Mariusz Cieślik: Parada Równości i Niepodległości

Polacy to urodzeni symetryści. Na pytanie, czy to oznacza, że gustujemy w estetyce idiotów, muszą państwo sobie sami odpowiedzieć.

Publikacja: 19.01.2024 17:00

Mariusz Cieślik: Parada Równości i Niepodległości

Foto: AdobeStock

Czy istnieją narodowe charaktery? Czy Anglicy naprawdę są flegmatyczni? Włosi impulsywni? Niemcy zdyscyplinowani? No i co z Polakami? W tym wypadku to już sami państwo widzą. To znaczy ja np. staram się programów informacyjnych nie śledzić, co wszystkim rekomenduję. W końcu ile lat można słuchać, że Tusk jedno, a Kaczyński drugie. O oglądaniu ich nie wspomnę. Ale nawet jeśli zrezygnujemy z telewizji, każdy z nas będzie mieć jakieś pojęcie na temat obecnych wydarzeń. Dzięki temu każdy z nas już wie, że Polacy to urodzeni symetryści. Czy gustują w estetyce idiotów, jak nazwano kiedyś symetrię? Na to pytanie już muszą sobie państwo sami odpowiedzieć. Argumentów nie brakuje.

Czytaj więcej

Libera: Język wysoki wciąż jest nam potrzebny

Jeśli charakter narodowy istnieje, to pewnie jest czymś w rodzaju średniej wyciągniętej z rozmaitych zachowań. Zwłaszcza tych skrajnych. Zgodzimy się chyba, że trudno o bardziej różniące się zgromadzenia niż Parada Równości i Marsz Niepodległości. Nie znam wielu ludzi, którzy tam chadzają, a już zupełnie nie potrafię sobie wyobrazić kogoś, kto bywa i tu, i tam. Trudno też chyba znaleźć osoby o poglądach różniących się bardziej niż organizatorzy tych dwóch wydarzeń. A jednak zaskakująco dużo ich łączy. Inaczej mówiąc, można dostrzec w ich zachowaniu zdumiewającą symetrię.

Jeśli charakter narodowy istnieje, to pewnie jest czymś w rodzaju średniej wyciągniętej z rozmaitych zachowań. Zwłaszcza tych skrajnych. Zgodzimy się chyba, że trudno o bardziej różniące się zgromadzenia niż Parada Równości i Marsz Niepodległości.

Oto kilka dni temu dowiedzieliśmy się, że Parada Równości stoi pod wielkim znakiem zapytania.
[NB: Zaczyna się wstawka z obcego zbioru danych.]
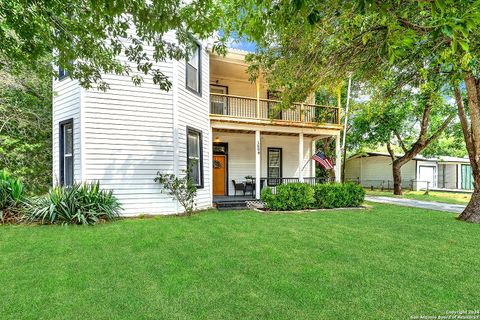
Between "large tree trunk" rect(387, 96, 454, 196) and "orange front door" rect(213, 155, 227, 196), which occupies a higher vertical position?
"large tree trunk" rect(387, 96, 454, 196)

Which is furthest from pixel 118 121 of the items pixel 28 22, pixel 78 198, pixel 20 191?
pixel 28 22

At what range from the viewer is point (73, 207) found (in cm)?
648

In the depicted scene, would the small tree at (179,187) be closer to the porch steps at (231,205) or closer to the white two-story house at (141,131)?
the white two-story house at (141,131)

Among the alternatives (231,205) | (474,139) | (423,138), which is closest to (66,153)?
(231,205)

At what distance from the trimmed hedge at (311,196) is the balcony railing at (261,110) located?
3.24 meters

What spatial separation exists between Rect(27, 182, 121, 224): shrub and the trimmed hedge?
16.3 ft

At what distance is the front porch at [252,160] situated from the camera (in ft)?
38.3

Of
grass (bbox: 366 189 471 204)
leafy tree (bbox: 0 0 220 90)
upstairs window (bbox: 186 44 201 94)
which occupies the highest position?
upstairs window (bbox: 186 44 201 94)

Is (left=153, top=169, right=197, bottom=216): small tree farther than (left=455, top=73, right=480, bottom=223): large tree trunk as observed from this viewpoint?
Yes

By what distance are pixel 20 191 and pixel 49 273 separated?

W dramatycznym oświadczeniu w mediach społecznościowych zarząd Wolontariatu Równości zawiadomił „Drogie Osoby” o „wrogim przejęciu” tego wydarzenia, co stawia pod znakiem zapytania całą imprezę. A to dlatego, że doszło do nieoczekiwanej zmiany władz stowarzyszenia i dziś zarządzają nim osoby (chyba nienależące do grupy „Drogich Osób”), które wcześniej nie miały nic wspólnego z organizacją Parady. Zaniepokojonych uspokajam: nie mają też nic wspólnego z Marszem Równości. Tak zabawnie to nawet w Polsce nie jest. Owszem, życie pisze u nas scenariusze komediowe, ale nawet w komedii obowiązują jakieś zasady prawdopodobieństwa. To również działacze LGBT, tylko z innej frakcji. Jako że żadna z grup raczej nie zamierza odpuścić, pojawia się pytanie: co dalej z Paradą Równości? Niby nie wiadomo. Ale najlepiej się porównuje per analogiam. A precedens już mamy.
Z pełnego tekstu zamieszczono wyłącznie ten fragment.